BY JOHN GALLAGHER
DETROIT FREE PRESS BUSINESS WRITER
Near the Ambassador Bridge, construction crews have been hard at work building a new ramp to expressways. Nearby, duty-free fuel pumps have been removed and relocated about 50 yards away.
It’s all part of work on the much-disputed Gateway project, an effort in the planning stages since the 1990s to connect the bridge directly to I-75 and I-96 through a series of new ramps.
The big question hovering over this work is: Will it be enough?
Bridge owner Manuel (Matty) Moroun’s Detroit International Bridge Co. is due back in court Thursday to hear Wayne County Circuit Judge Prentis Edwards rule on whether the company is in contempt of court for delaying the completion of the Gateway project.
Edwards ruled in February 2010 that Moroun’s company had broken its agreement with the Michigan Department of Transportation on how to build the project. Rather than building the new ramps as MDOT demanded and as a contract urged, Moroun’s company built its portion of the project in a way that kept thousands of trucks daily on Fort and other local streets.
In place of where new truck routes were to go, Moroun built a duty-free store and lucrative duty-free fuel pumps.

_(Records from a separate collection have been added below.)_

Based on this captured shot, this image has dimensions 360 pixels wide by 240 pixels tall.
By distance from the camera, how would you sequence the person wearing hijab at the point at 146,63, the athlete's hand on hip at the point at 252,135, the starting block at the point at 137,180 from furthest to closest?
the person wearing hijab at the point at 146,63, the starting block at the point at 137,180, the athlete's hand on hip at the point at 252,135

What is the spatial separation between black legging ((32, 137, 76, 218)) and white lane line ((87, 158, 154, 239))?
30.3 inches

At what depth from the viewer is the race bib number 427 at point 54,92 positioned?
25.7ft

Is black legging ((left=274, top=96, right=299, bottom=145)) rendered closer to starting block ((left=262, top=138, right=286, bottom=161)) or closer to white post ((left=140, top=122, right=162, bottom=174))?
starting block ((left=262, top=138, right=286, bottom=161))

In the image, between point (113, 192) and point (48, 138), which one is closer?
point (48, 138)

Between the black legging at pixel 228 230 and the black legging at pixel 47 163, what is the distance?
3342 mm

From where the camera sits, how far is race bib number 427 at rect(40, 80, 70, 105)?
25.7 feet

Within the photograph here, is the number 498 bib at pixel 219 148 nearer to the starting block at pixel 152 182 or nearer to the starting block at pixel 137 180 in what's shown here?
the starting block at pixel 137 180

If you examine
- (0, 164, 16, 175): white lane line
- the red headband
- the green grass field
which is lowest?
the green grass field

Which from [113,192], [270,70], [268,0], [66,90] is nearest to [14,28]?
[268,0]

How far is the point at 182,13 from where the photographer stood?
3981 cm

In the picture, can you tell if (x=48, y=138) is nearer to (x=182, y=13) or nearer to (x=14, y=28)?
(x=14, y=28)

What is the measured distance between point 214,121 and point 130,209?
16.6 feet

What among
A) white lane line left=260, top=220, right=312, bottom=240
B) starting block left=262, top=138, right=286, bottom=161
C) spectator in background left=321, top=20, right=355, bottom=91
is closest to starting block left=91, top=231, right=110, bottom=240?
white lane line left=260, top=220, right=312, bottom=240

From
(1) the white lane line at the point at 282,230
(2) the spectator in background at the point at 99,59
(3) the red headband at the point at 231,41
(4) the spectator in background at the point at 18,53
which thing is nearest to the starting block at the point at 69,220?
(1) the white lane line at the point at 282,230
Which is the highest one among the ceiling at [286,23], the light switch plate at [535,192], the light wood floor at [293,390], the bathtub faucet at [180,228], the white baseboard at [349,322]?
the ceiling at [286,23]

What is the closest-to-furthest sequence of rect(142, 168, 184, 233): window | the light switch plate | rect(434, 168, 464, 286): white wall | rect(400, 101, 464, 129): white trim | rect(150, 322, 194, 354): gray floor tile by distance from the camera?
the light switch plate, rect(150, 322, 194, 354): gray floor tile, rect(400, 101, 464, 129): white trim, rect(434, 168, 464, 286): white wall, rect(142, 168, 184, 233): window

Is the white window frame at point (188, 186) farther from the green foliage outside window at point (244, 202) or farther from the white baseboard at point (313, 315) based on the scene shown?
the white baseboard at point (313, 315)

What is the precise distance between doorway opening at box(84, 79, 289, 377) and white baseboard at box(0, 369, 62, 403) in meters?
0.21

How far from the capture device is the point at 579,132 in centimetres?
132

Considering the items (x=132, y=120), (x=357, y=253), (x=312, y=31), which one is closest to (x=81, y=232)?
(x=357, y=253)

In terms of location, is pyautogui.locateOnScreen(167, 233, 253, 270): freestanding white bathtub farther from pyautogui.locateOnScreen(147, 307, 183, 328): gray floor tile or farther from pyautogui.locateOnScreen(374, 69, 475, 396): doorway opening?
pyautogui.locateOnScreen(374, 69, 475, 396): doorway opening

Edwards ordered those removed as necessary for Moroun to comply with the original plan, even if it cost him millions of dollars.
Since then, Edwards has heard lengthy and disputed testimony and arguments from MDOT and the bridge company over whether the company was complying with his order.
At the bridge last week, Stacey Kehr, president of Moroun’s Ammex Global Marketplace, the duty-free facilities, said there’s no reason for Edwards to rule against the company Thursday.
“You can see there’s been major progress made here,” she said. “This is not just a little gesture. We are investing millions to reconfigure the plaza in the manner the judge ordered us to.”
MDOT disagrees, and last week filed a motion asking Edwards to appoint a receiver to take the Gateway project from Moroun’s company.
“A receiver? But we’re almost finished,” Kehr said last week. “We are clearly on a path. We are making great progress.”
MDOT contends that the work is too little, too late.
Edwards briefly jailed bridge company President Dan Stamper last January for failing to comply with his February 2010 order to rebuild the company’s portion of the project. Edwards also asked Safeco, an insurance company that issued a performance bond on the project, to tell him whether it could take over the project, but Safeco said that was not possible.
Short of appointing a receiver over the bridge company, Edwards also has the power to levy financial penalties on the company to force it to complete the project.